Introduction

This post is a quick introduction to the new AWS ECS parallel processing feature in RIOS. This feature is intended for CPU intensive jobs - it is unlikely to speed up I/O bounds jobs.

AWS ECS

AWS ECS is a “container orchestration” service. What this means is that it allows you to create a cluster of VMs running your RIOS function in parallel. RIOS now has very extensive support for parallel processing. Tiles are farmed out for processing to this cluster so the processing is spread around as shown in this diagram from the RIOS documentation:

AWS ECS RIOS processing

RIOS supports ECS in 2 modes - Fargate and Private Cluster. Examples for both of these are below. Note that the older AWS Batch parallel support is deprecated - ECS is a much neater solution. You can still run the “main” RIOS script from within AWS Batch of course.

ECS with Fargate

Fargate is a mode of ECS that is much easier to use - AWS has a fleet of VMs that are already running and can be added to your ECS cluster with the mimimum of hassle (and speed).
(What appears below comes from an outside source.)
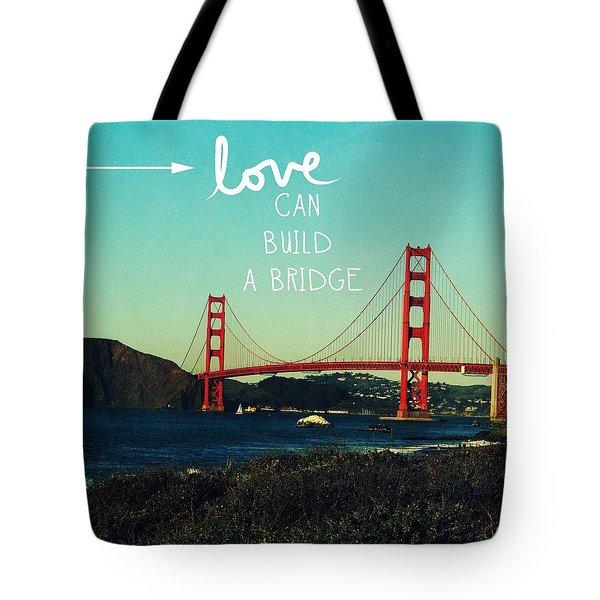 Love Can Build A Bridge- Inspirational Art Tote Bag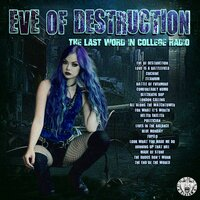 Eve Of Destruction - The Last Word In College Radio — сборник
Here is an exampe of how you might start and ECS Fargate cluster using the helper function makeExtraParams_Fargate:

from rios import applier
from rios.computemanager import ECSComputeWorkerMgr
...
extra_params = ECSComputeWorkerMgr.makeExtraParams_Fargate(
    jobName='myjobname',
    subnets=mysubnets,
    containerImage=MyECRImage,
    taskRoleArn=MyECSTaskRoleARN,
    executionRoleArn=MyECSTaskExecutionRoleARN,
    securityGroups=MySecurityGroup,
    cpu='2 vCPU', memory='16GB', cpuArchitecture='ARM64')
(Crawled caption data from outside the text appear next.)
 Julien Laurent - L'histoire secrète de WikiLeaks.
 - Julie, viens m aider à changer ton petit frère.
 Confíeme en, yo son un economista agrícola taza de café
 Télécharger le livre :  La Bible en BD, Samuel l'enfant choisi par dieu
conc = applier.ConcurrencyStyle(
            computeWorkerKind=applier.CW_ECS,
            computeWorkerExtraParams=extra_params,
            ...)
controls.setConcurrencyStyle(conc)

Note how you can adjust memory, CPU and CPU Architecture. See makeExtraParams_Fargate for a more thorough description of these options. Note that you may well need to create these resources beforehand with CloudFormation/CDK/Terraform. A future blog post may cover this in more detail.

ECS with Private Cluster

Setting up an ECS Private Cluster is more work, but gives you far more control over the kind of CPU that can be chosen (GPU etc) and you can even control the AMI that the VMs will run. However, it will be slower to start. Below is an example of setting up a Private Cluster with the helper function makeExtraParams_PrivateCluster:

from rios import applier
from rios.computemanager import ECSComputeWorkerMgr
...
extra_params = ECSComputeWorkerMgr.makeExtraParams_PrivateCluster(
            jobName='myjobname`,
            numInstances=computeworkers,
            ami='ami-08b5d886b9289bc63',
            instanceType='c7g.2xlarge',
            containerImage=MyECRImage,
            taskRoleArn=MyECSTaskRoleARN,
            executionRoleArn=MyECSTaskExecutionRoleARN,
            subnet=subnets[0],
            securityGroups=MySecurityGroup,
            instanceProfileArn=MyInstanceProfileARN)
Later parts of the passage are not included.